◆ Arbeitsaufträge
A – Nenne alle Substantive des Satzes aus dem vorliegenden Text, der mit „Der Dieselskandal“ beginnt.
B – Kopiere aus dem vorliegenden Text den Abschnitt von „Schwäbische Zeitung (Friedrichshafen)“ bis einschließlich „nicht mehr vorkommen?“ zeichengetreu.

Schwäbische Zeitung (Friedrichshafen)
Die Positionen der Parteien
Der Dieselskandal hat das Vertrauen der Menschen in die Wirtschaft schwer erschüttert. Der Betrug ist nicht die erste Affäre in den vergangenen Jahren, in der die Wirtschaftselite gegen Gesetze oder gegen die Grundsätze der guten Geschäftsführung verstoßen hat. Was werden Sie tun, wenn Ihre Partei nach der Bundestagwahl die Regierung stellt, damit solche Verbrechen nicht mehr vorkommen?

◆ Datensatzauszüge
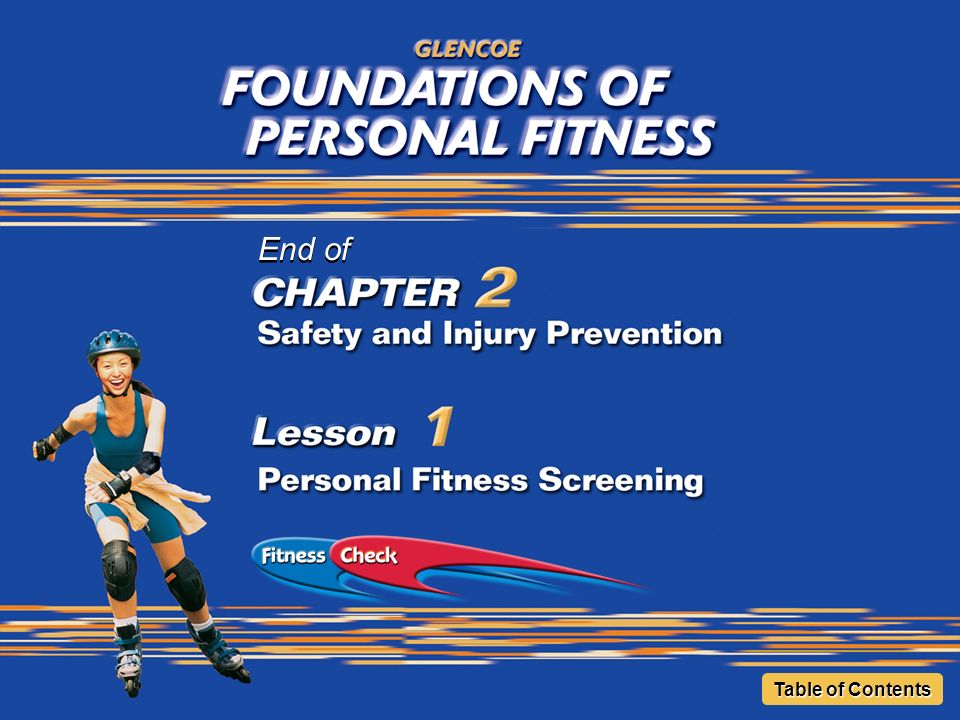 GLENCOE
FOUNDATIONS OF PERSONAL FITNESS

End of
CHAPTER 2
Safety and Injury Prevention

Lesson 1
Personal Fitness Screening

Fitness Check

Table of Contents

◆ Antworten nach Nummer
A – Dieselskandal, Vertrauen, Menschen, Wirtschaft

B –
Schwäbische Zeitung (Friedrichshafen)
Die Positionen der Parteien
Der Dieselskandal hat das Vertrauen der Menschen in die Wirtschaft schwer erschüttert. Der Betrug ist nicht die erste Affäre in den vergangenen Jahren, in der die Wirtschaftselite gegen Gesetze oder gegen die Grundsätze der guten Geschäftsführung verstoßen hat. Was werden Sie tun, wenn Ihre Partei nach der Bundestagwahl die Regierung stellt, damit solche Verbrechen nicht mehr vorkommen?